This article speaks about an interesting side-effect of mixing angular universal with progressive web application (pwa) - and that's a massive performance boost!
The Setup
--
Let's start by creating a standard angular-cli application (v12.1.0 in my case). I enable SSR (angular universal) on that.
ng add @nguniversal/express-engine
Once this is done, let's quickly check if SSR is working as per our expectation.
npm run build:ssr && npm run serve:ssr
Node server fires up on port 4000
and I check for my webpage's source.
view-source:http://localhost:4000/
Wonderful! Nothing fancy so far, and everything works great! CLI application works and universal works.

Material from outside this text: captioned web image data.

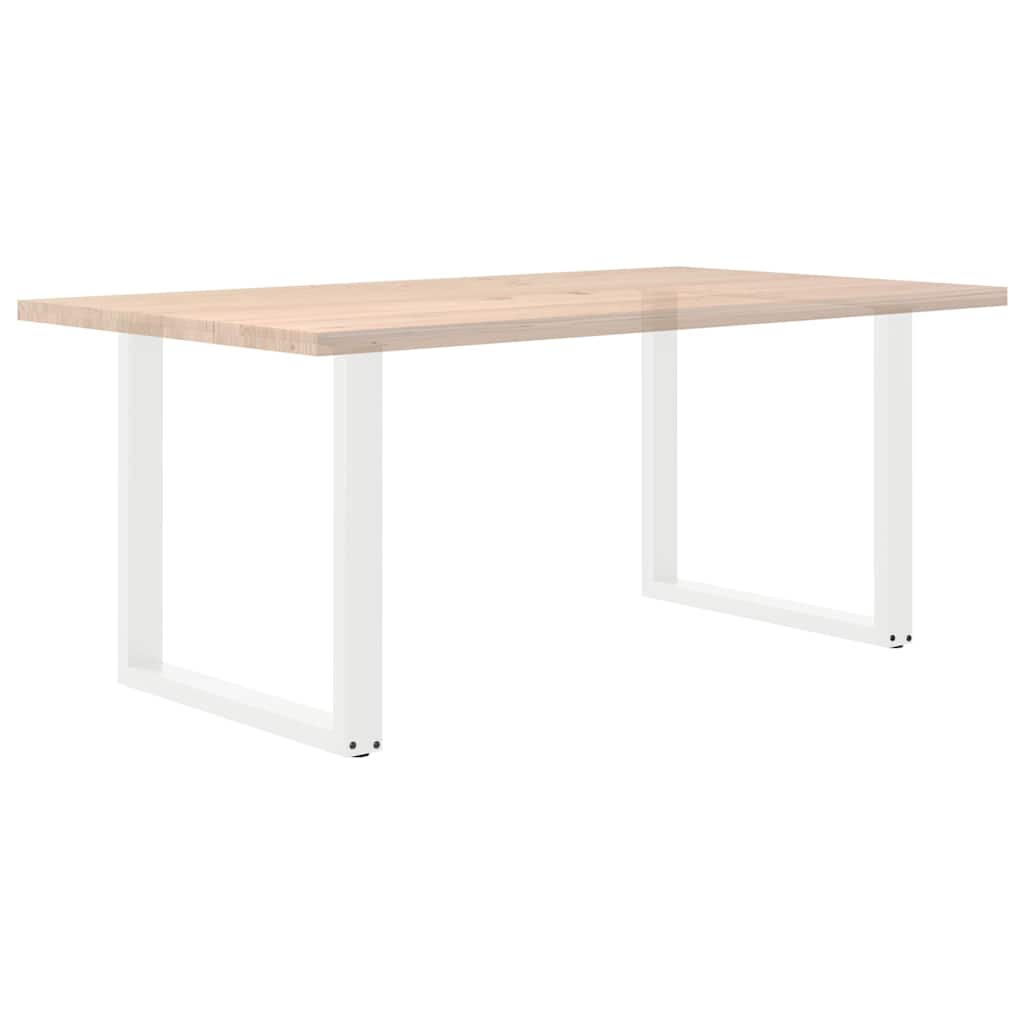 vidaXL Nogi do stołu jadalnego w kształcie litery U 2 szt. Białe 90x(72-73) cm Stal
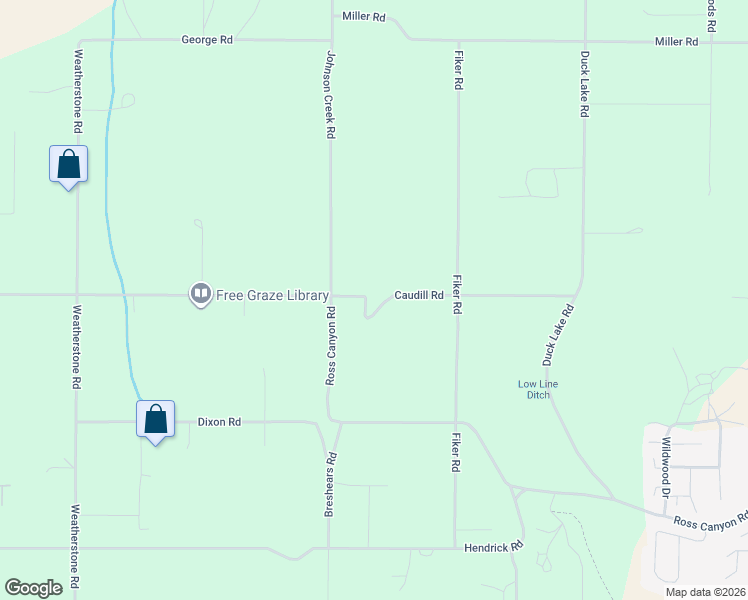 map of restaurants, bars, coffee shops, grocery stores, and more near 7 Caudill Road in Omak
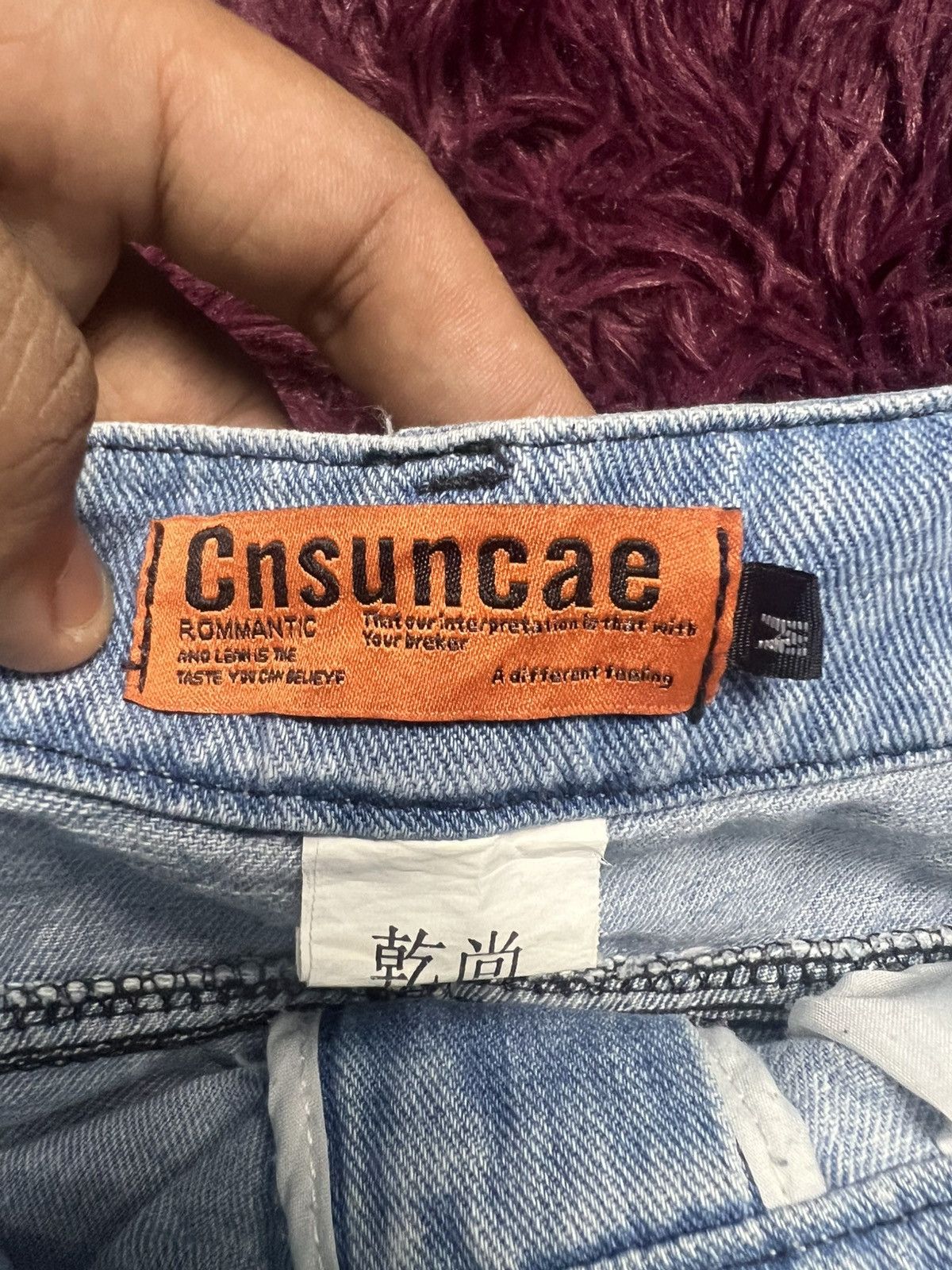 Japanese Brand Cnsuncae Men’s Blue Denim Cargo Overalls (47) Size US 33 - 8 Thumbnail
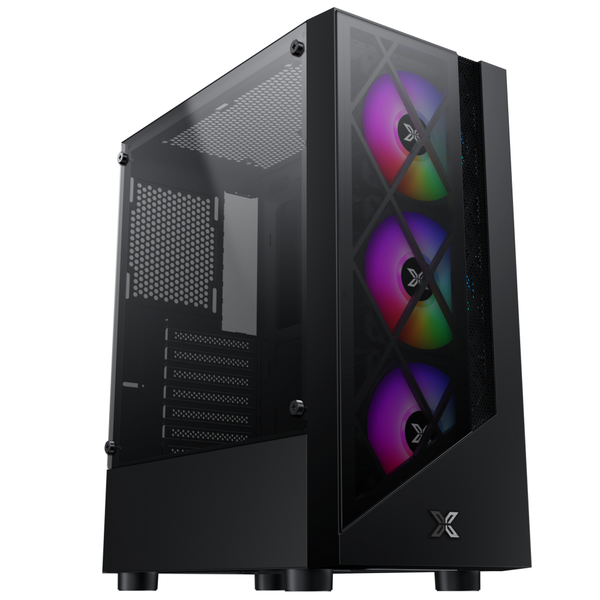  Case XIGMATEK DUKE 3F (EN49080) - ATX, 2 SIDE TEMPERED GLASS, KÈM 03 FAN XIGMATEK X22F 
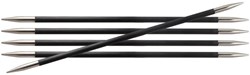 KnitPro sock knitting needles Karbonz 20cm 1.50mm - set black needles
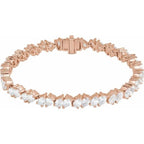Lab-Grown Diamond Line Bracelet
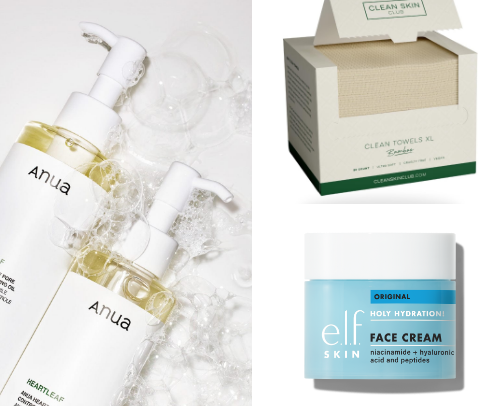 What you’ll find on my Skin Care Counter (Sensitive, Oily Skin)  🫧 cover photo collage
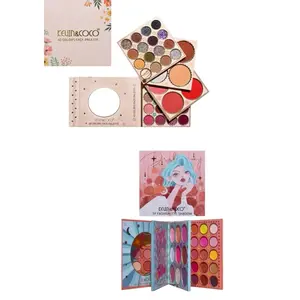 40/59-Color Face Palette-Beauty book-Cosmetics-Eyeshadow-Blush-Bronzer-Diamond Highlighters-Kevin and Co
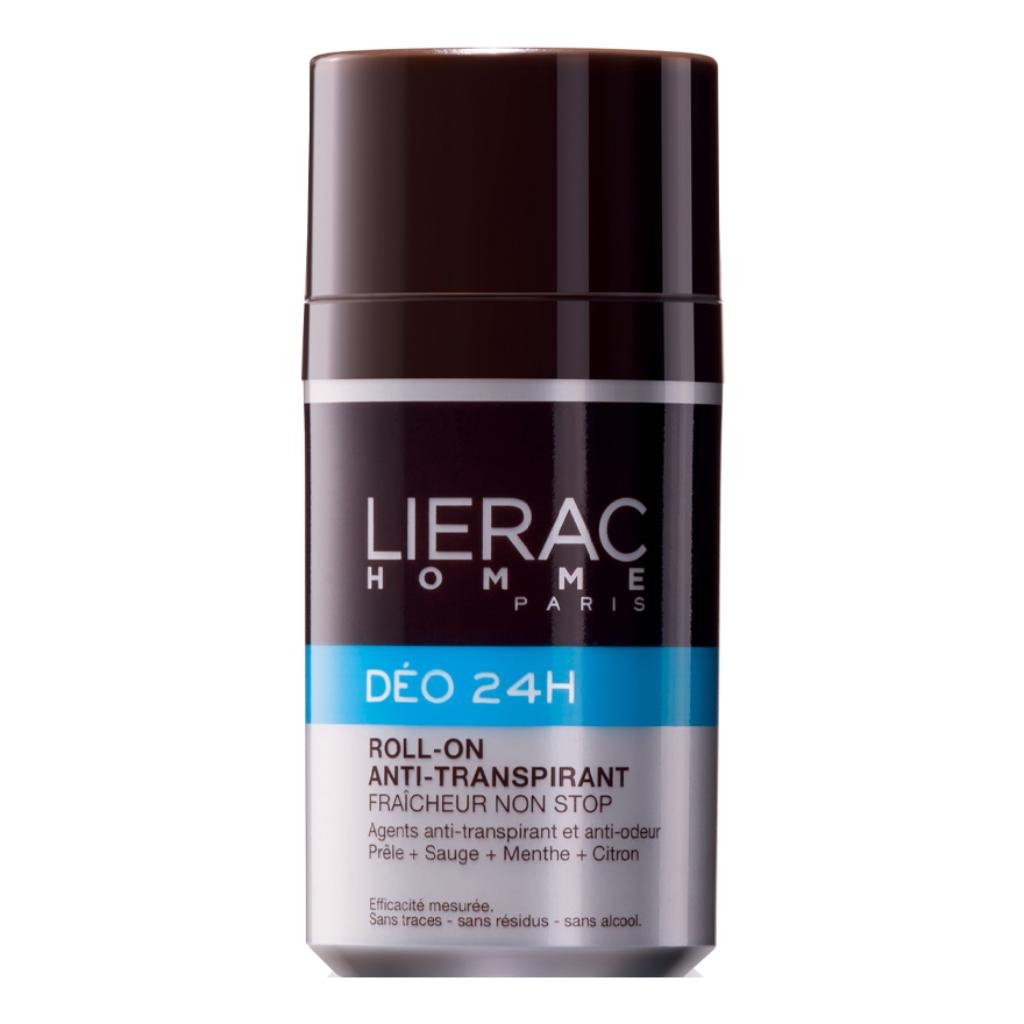 LIERAC HOMME DEO 24H ROLL ON ANTITRASPIRANTE FRESCHEZZA NON STOP 50 ML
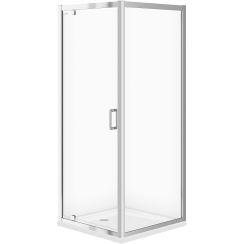 Cersanit Arteco Kabine mit Duschwanne 80x80 cm quadratisch chrom Glanz/durchsichtiges Glas S601-115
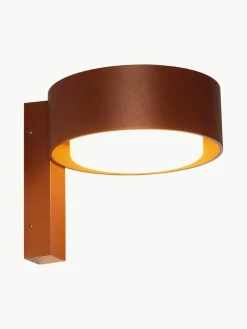 Dimbare outdoor LED wandlamp Plaff-On!, mondgeblazen^Marset Online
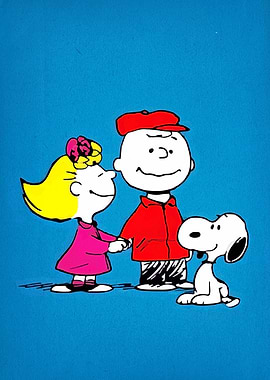 Peanuts Gang: Charlie Brown, Sally, Snoopy
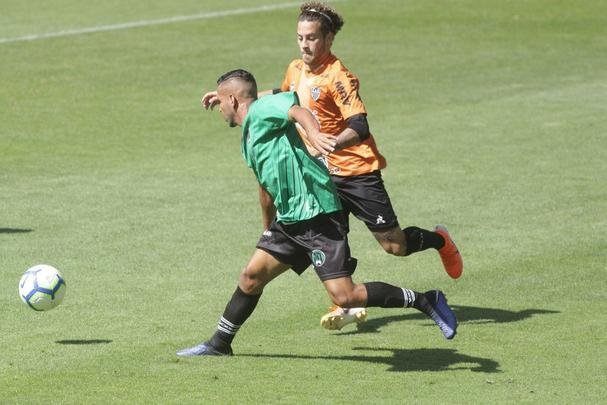 Fotos do jogo treino entre Atltico e Inter de Minas
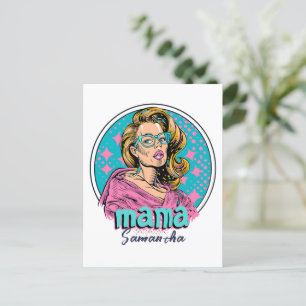 Postal Arte Retro Mama Pop Personalizado (8)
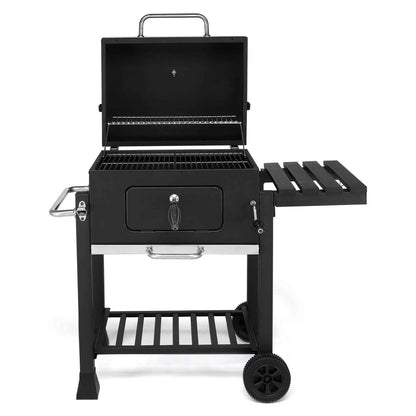 Ktaxon BBQ Grill Outdoor Charcoal Grill Smoker for Patio Backyard,Black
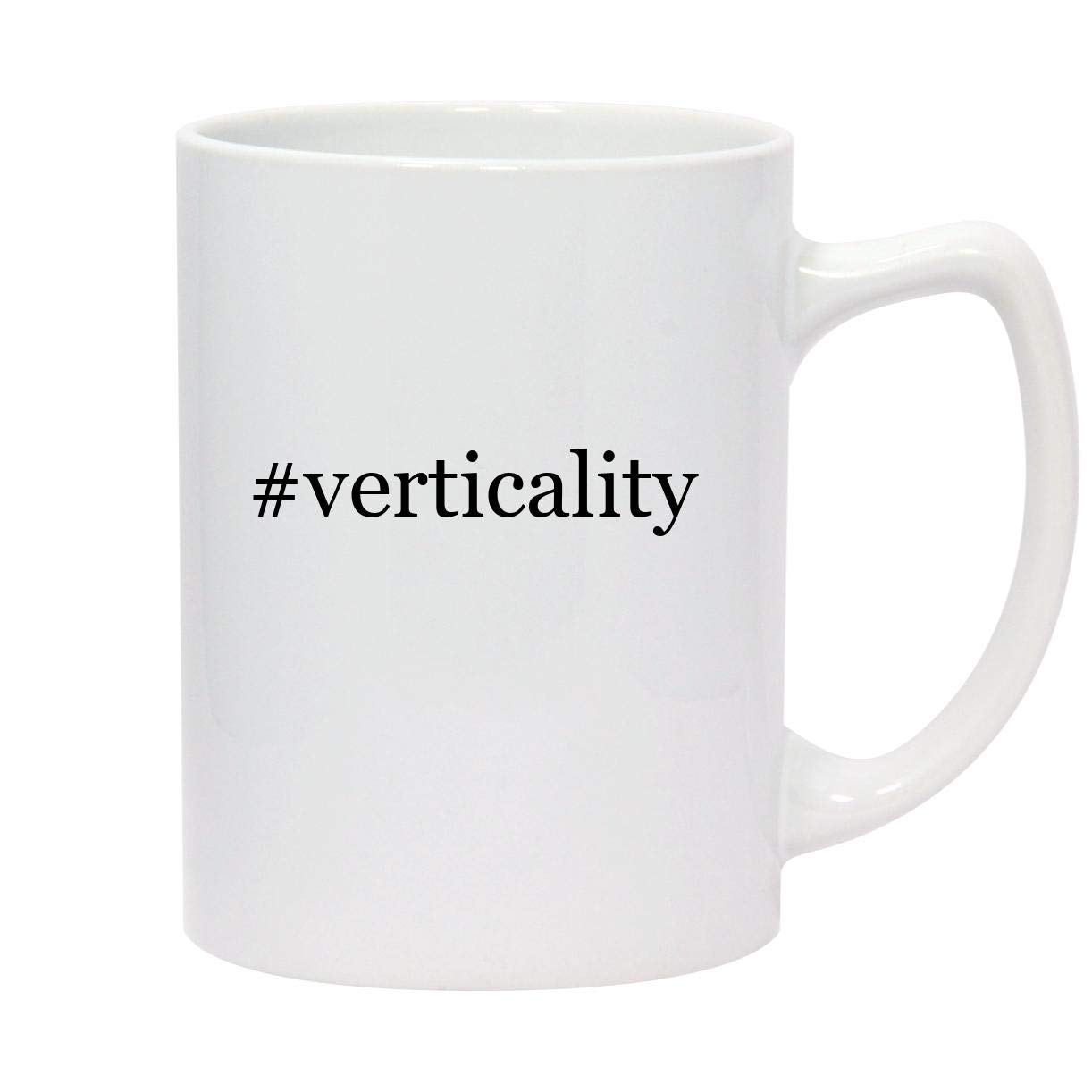 Molandra Products #verticality - 14oz Hashtag White Ceramic Statesman Coffee Mug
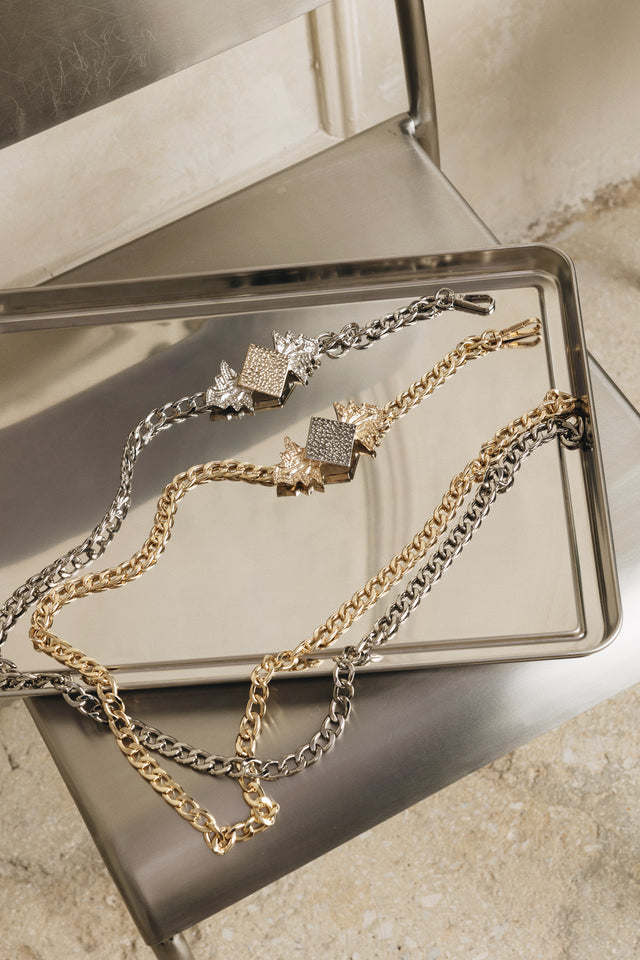 "CRYSTAL" GOLD CHAIN BELT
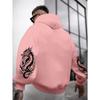 Dragon Element Print Pocket Hooded Sweatshirt Is Suitable for Daily Holiday Outdoor Wear, Autumn And Winter Thickened Men'S Print Hoodie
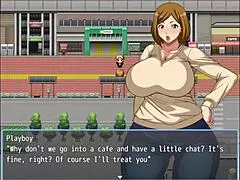 Old guy grabs neighbor's huge ass in hentai game part 3 😏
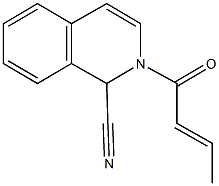 2-(2-butenoyl)-1,2-dihydro-1-isoquinolinecarbonitrile 结构式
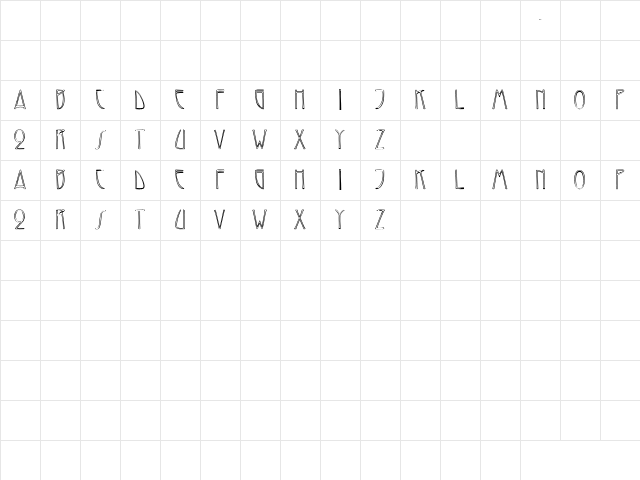 Zen 1 Regular Character Map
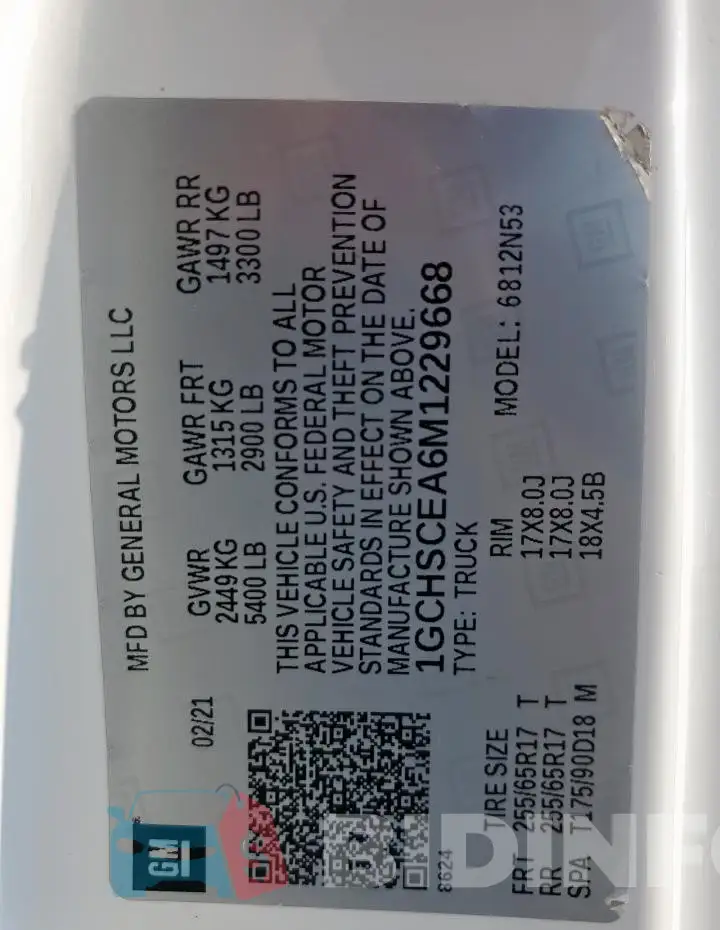 1GCHSCEA6M1229668 Photo# 12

The next step is to add PWA support.
ng add @angular/pwa
No extra configurations so far, and that's how it will be. Let's build our universal application once again and serve it on localhost:4000
.
But wait!!!
Now when I view my webpage source on the browser, I get this:
So does this mean that my SSR is broken?
The answer is Nope! My SSR is perfectly fine :-) Let's run a quick check to prove this. Open up POSTMAN and run a GET
request against http://localhost:4000
. And voila! I see my server-side-rendered page once again!
So what is happening here?
The conclusion and explanation
--
The reason why we do not see the server-rendered content on the browser source is that, the index.html
is now cached by service-worker at the browser. The browser does not need to wait for the server to render the content any more, and it simply serves the cached version, and Angular takes over thereafter, like a normal SPA. Open up ngsw-config.json
and verify that index.html
is one of the cached resources.
The search-engines/crawlers, on the other hand, would see your website just the way POSTMAN sees it, and will continue to have the entire generated HTML for search-engine-optimization. So this way, you gain the performance boost via service-worker caching, without losing the advantages of angular universal!
Note (and a small exercise): If you remove index.html
from ngsw-config.json
and re-build your universal, you would see that the server-rendered content is back on your browser source, since the HTML is now no longer being cached!